Allerdings ist zuzugeben, daß die Motive zu dem, der angeführten Bestimmung des Anfechtungsgesetzes entsprechenden §. 25 K.O. (S. 134 flg.) von der Unterstellung ausgehen, daß der Anfechtungsbeklagte durch die unentgeltliche Verfügung des Gemeinschuldners bereichert worden sei. Die Motive haben aber eben hier den regelmäßigen Fall vor Augen, daß die Klage gegen den Beschenkten selbst gerichtet ist; und wenn die Motive auch sonst für Auslegung zweifelhafter Ausdrücke im Gesetze von Wert sein mögen, so bieten sie doch hier keinen Grund dafür, einem klaren Ausspruche des Gesetzes eine von dem Wortlaute abweichende Bedeutung beizulegen.

Demnach kann es nicht als rechtsirrtümlich bezeichnet werden, wenn das Berufungsgericht annimmt, daß der Fall des §. 3 Nr. 3 a. a.

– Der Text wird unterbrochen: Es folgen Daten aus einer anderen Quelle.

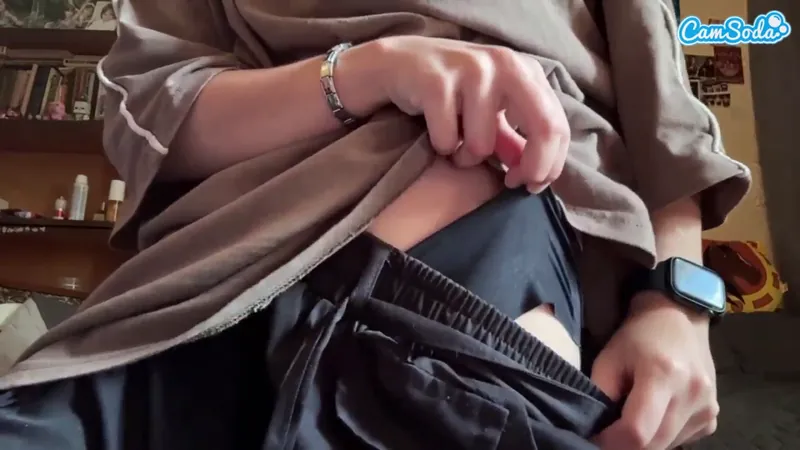 kirin_lin camshow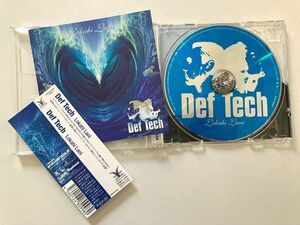 Def Tech ／ Lokahi Lani PC取り込みのみ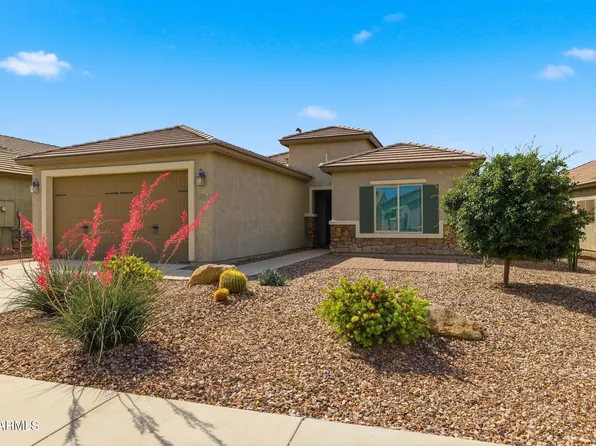 5793 W SARATOGA Court, Florence, AZ 85132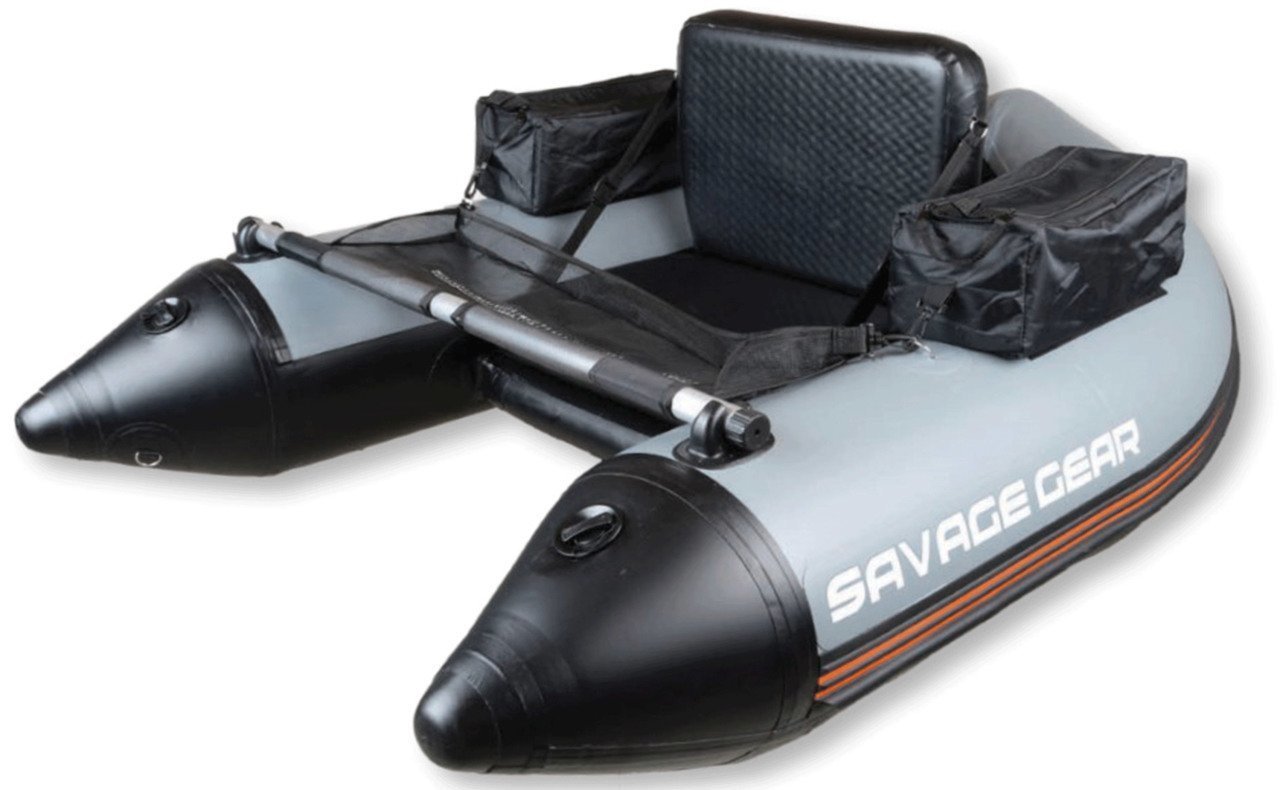 Savage gear 3D High Rider Belly Boat 150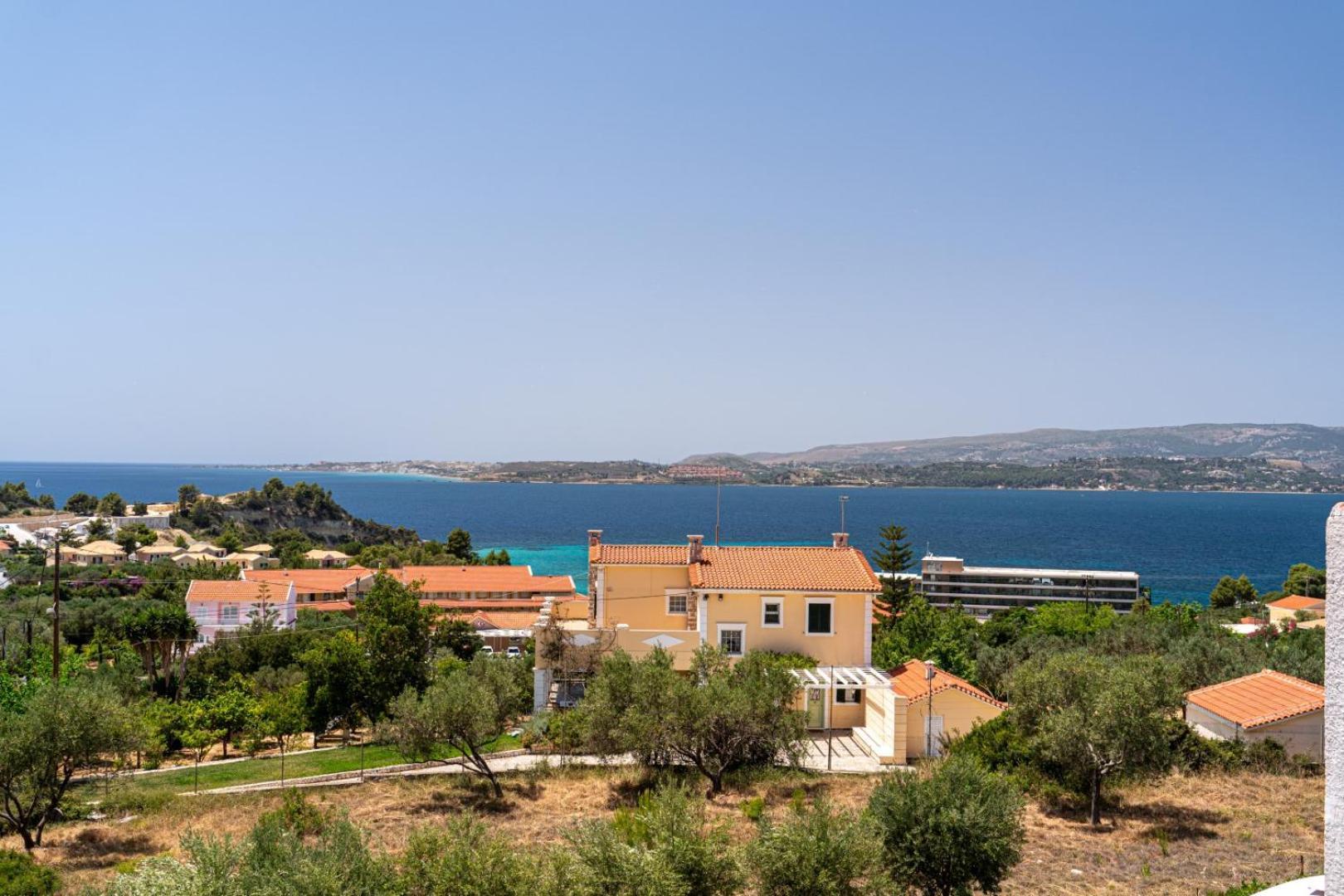 Fiore Di Mare Apartment *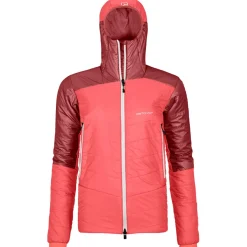 Ortovox - Woen' Wetapen wiwoo Jacket - Wojacke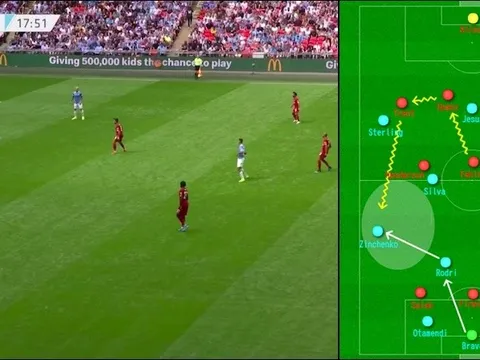 “Chelsea sẽ không bán cậu ấy...”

O. vorliege, und es des Nachweises nicht bedürfe, daß der Beklagte von der Absicht des Schuldners, seine Gläubiger zu benachteiligen, Kenntnis gehabt habe. Völlig verfehlt war aber, wenn der erste Richter die Notwendigkeit dieses Beweises aus §.11 des Gesetzes herzuleiten versuchte; denn die Klage ist wider denjenigen eingeleitet, welchem gegenüber die anfechtbare Handlung vorgenommen worden ist, und nicht wider dessen Rechtsnachfolger.

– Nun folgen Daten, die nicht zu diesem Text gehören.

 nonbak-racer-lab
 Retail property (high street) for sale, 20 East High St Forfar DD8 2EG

Wenn hiernach die Klage mit Recht als begründet erklärt worden ist, so kommt doch die Bereicherung nach §. 7 des Gesetzes insofern in Betracht, als sich der gutgläubige Empfänger durch die Rückgewähr dessen befreien kann, um was er durch die unentgeltliche Verfügung bereichert worden ist. Beklagter hat sich zwar auf diese Bestimmung nicht berufen, aber er behauptet ausdrücklich deren thatsächliche Voraussetzungen, seinen guten Glauben und den Mangel der Bereicherung; es lag daher dem Richter ob, von diesem Gesichtspunkte aus die Sache zu prüfen und den Umfang der Rückgewähr zu bestimmen. Da das Urteil in dieser Richtung eine Prüfung nicht enthält, so mußte dasselbe nach §. 513 Nr. 7 C.P.O. wegen mangelnder Begründung aufgehoben werden. Die Zurückverweisung war geboten, weil die zur Entscheidung erforderlichen thatsächlichen Feststellungen zur Zeit nicht vorliegen. Insbesondere ist noch zu prüfen, ob Beklagter als gutgläubiger Empfänger angesehen werden darf, ob er überhaupt eine Forderung an St. hatte, ob diese Forderung der Cessionsvaluta gleichkam, ob St. zahlungsfähig war oder nicht, da im ersteren Falle nur das Interesse an der sofortigen Zahlung, im letzteren aber die ganze Cessionsvaluta als Bereicherung angesehen werden könnte."